Segment Start: Material for this task

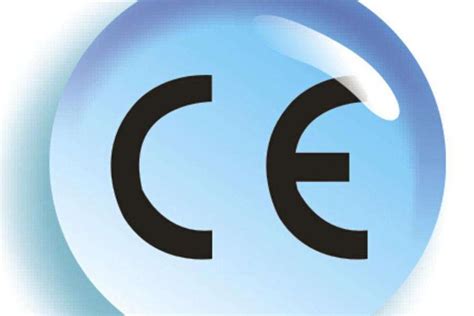 电源CE认证标准是什么？ - 知乎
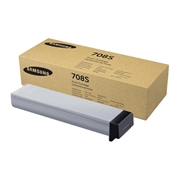 Mực in Samsung MLT-708s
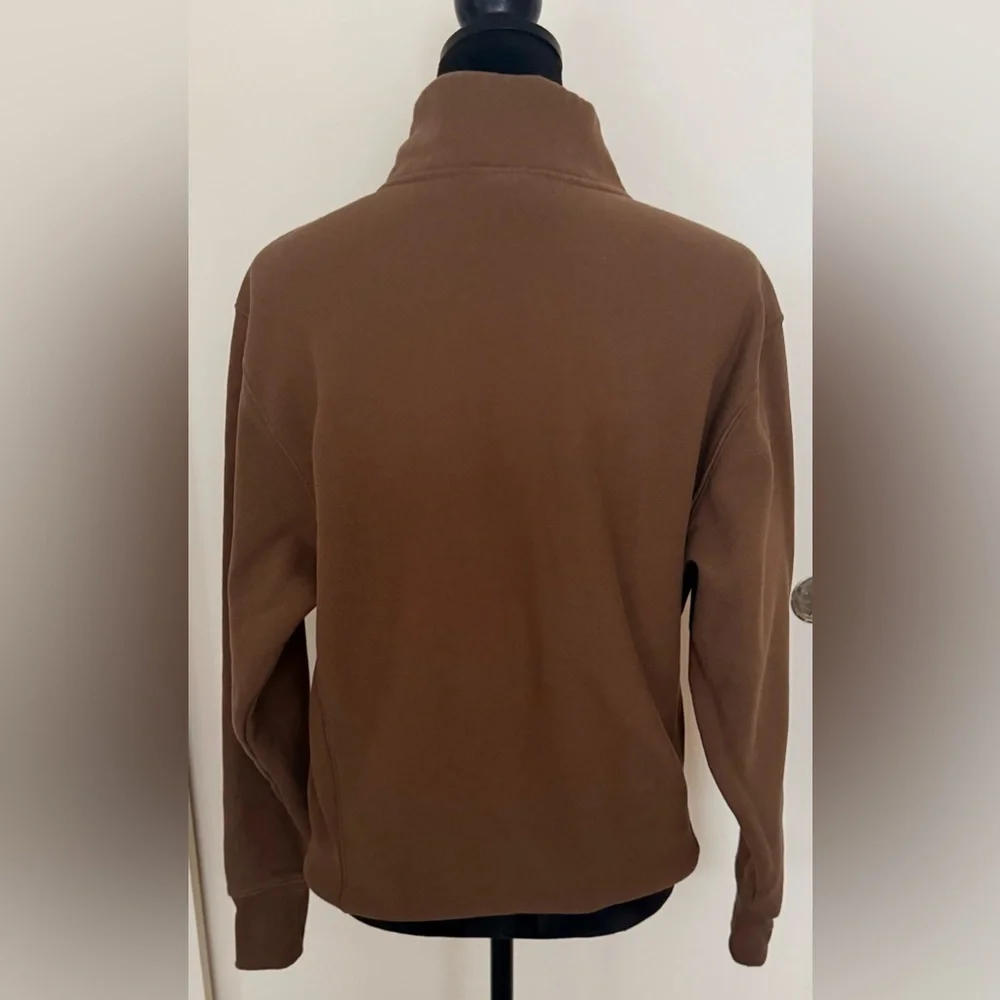 Champion men’s reverse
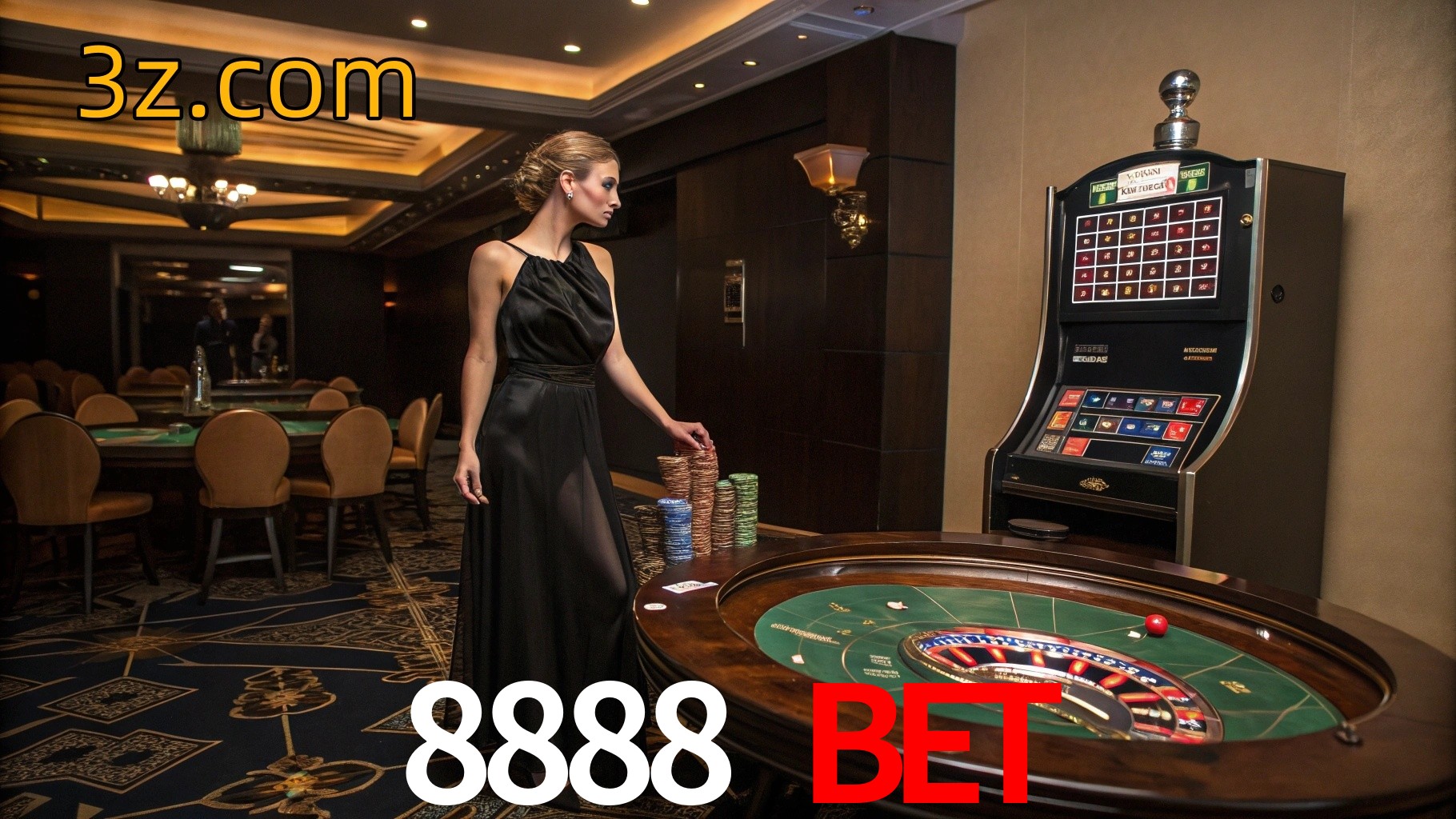 jogo 8888 bet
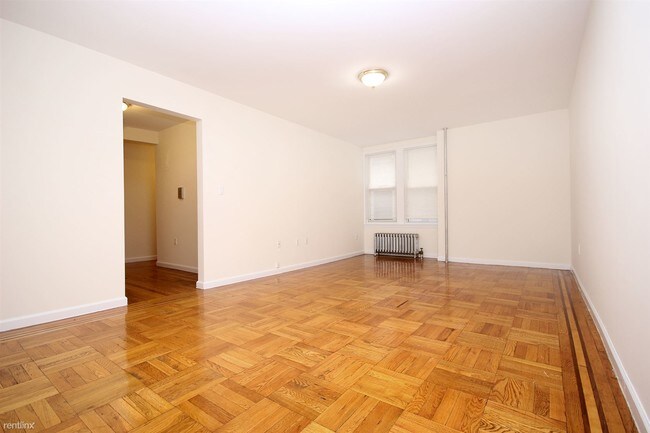 Building Photo - 3178 34th St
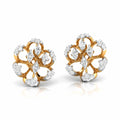 Varnika Earring — view 3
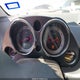 4A3AK24F29E031322 2009 Mitsubishi Eclipse Gs auction photo thumbnail 7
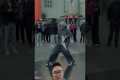 Dance Trending Shorta | #dance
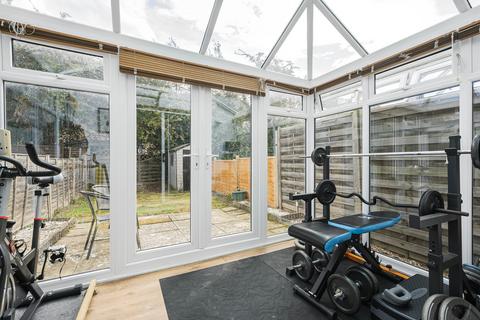 42 Evenlode Drive, Didcot, OX11 7XQ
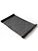 Screen mesh with hook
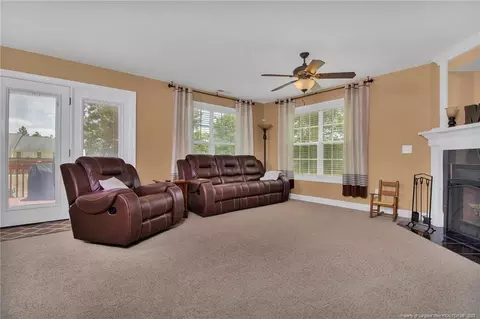 32 Lockhaven Ct, Cameron, NC 28326 photo 5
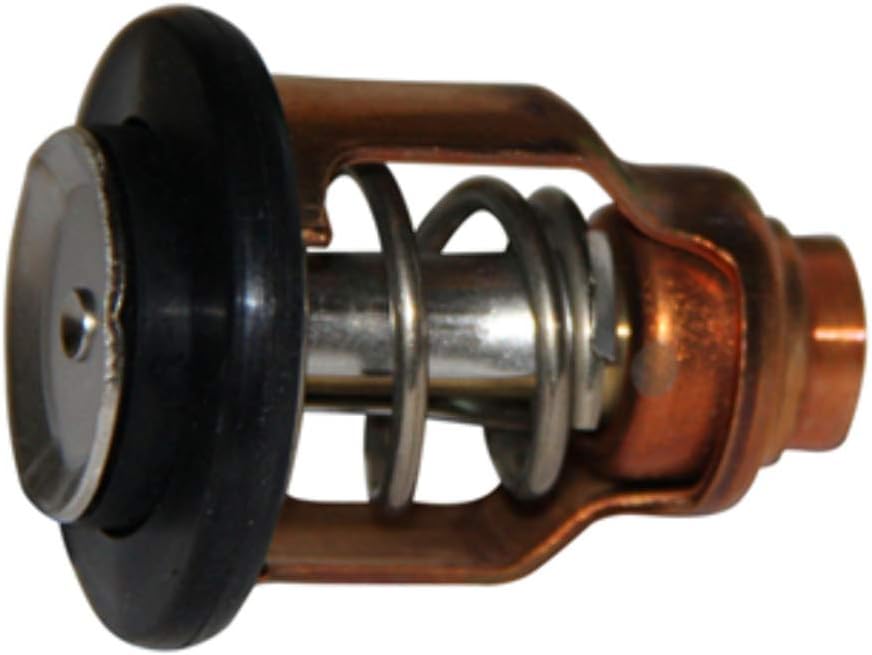 Pro Marine Thermostat 60?C 140?F Yamaha F75-F250 4Str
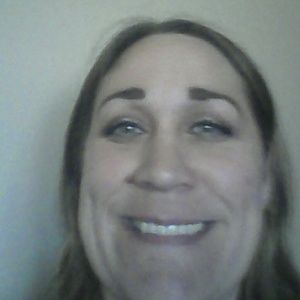 Meet your Posher, Jamal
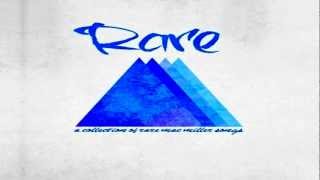 Mac Miller - Can&#39;t Go Wrong ft. Beedie (#15, Rare) HD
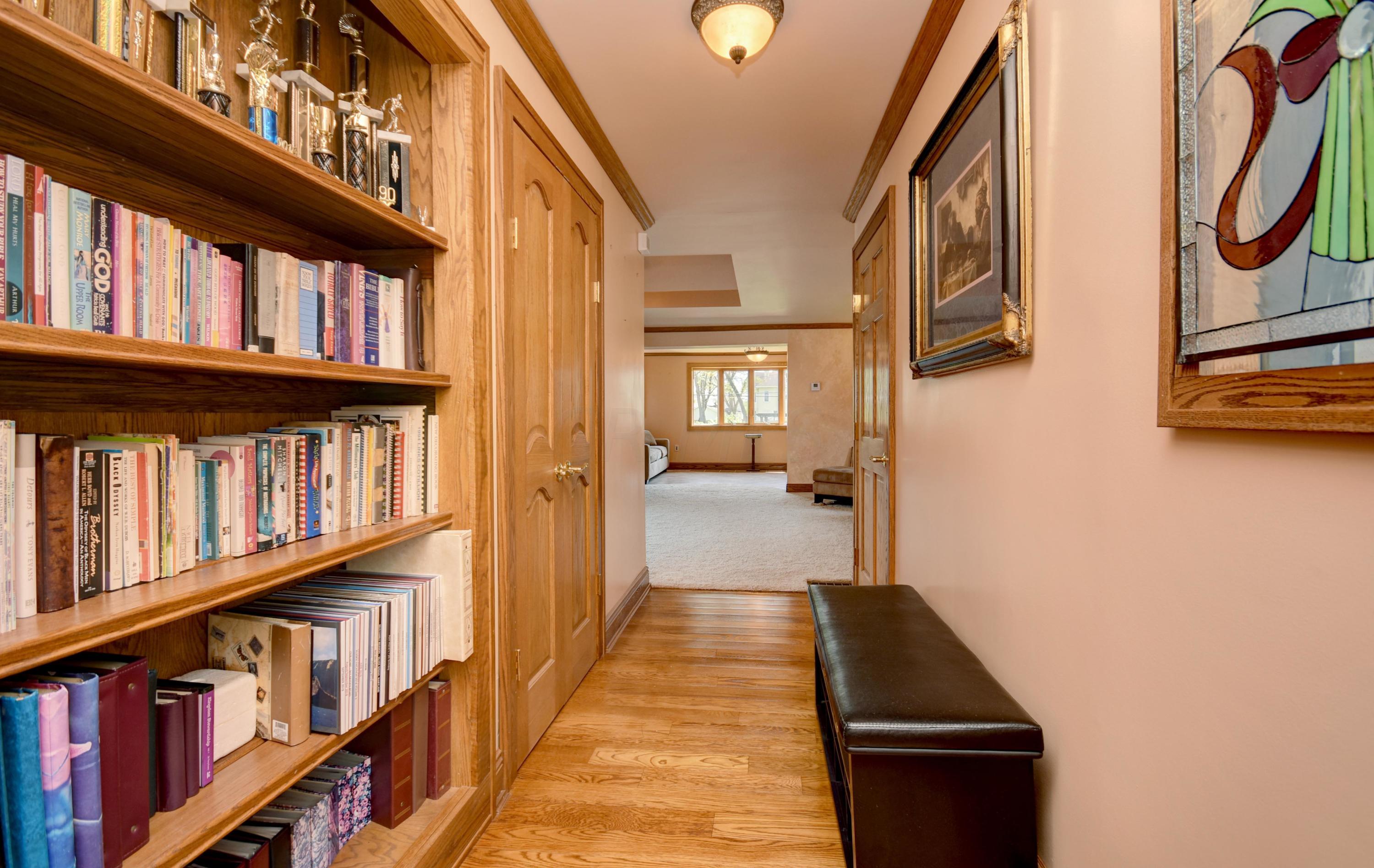 965 Bryden Road Columbus, OH 43205 - Photo 16 of 40 Gallery Image 16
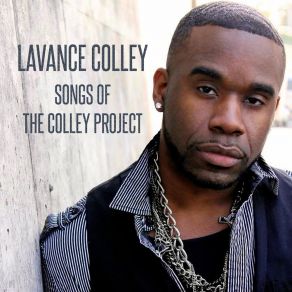 Download track Drink You Away LaVance Colley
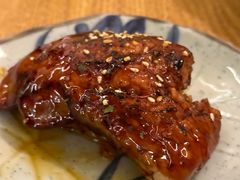 -桂马·日本料理·海胆·海鲜饭·酒场(民主广场店)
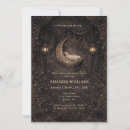 Search for spooky invitations Cute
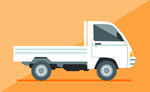 车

Segment End: Material for this task

_Your instructions_. Beginning with the line holding "965 Bryden Road", copy each line exactly through the end of the records above, and leave every picture out.

_Written response_.
 965 Bryden Road Columbus, OH 43205 - Photo 16 of 40 Gallery Image 16
 Download track Drink You Away LaVance Colley
 -桂马·日本料理·海胆·海鲜饭·酒场(民主广场店)
 Search for spooky invitations Cute
 车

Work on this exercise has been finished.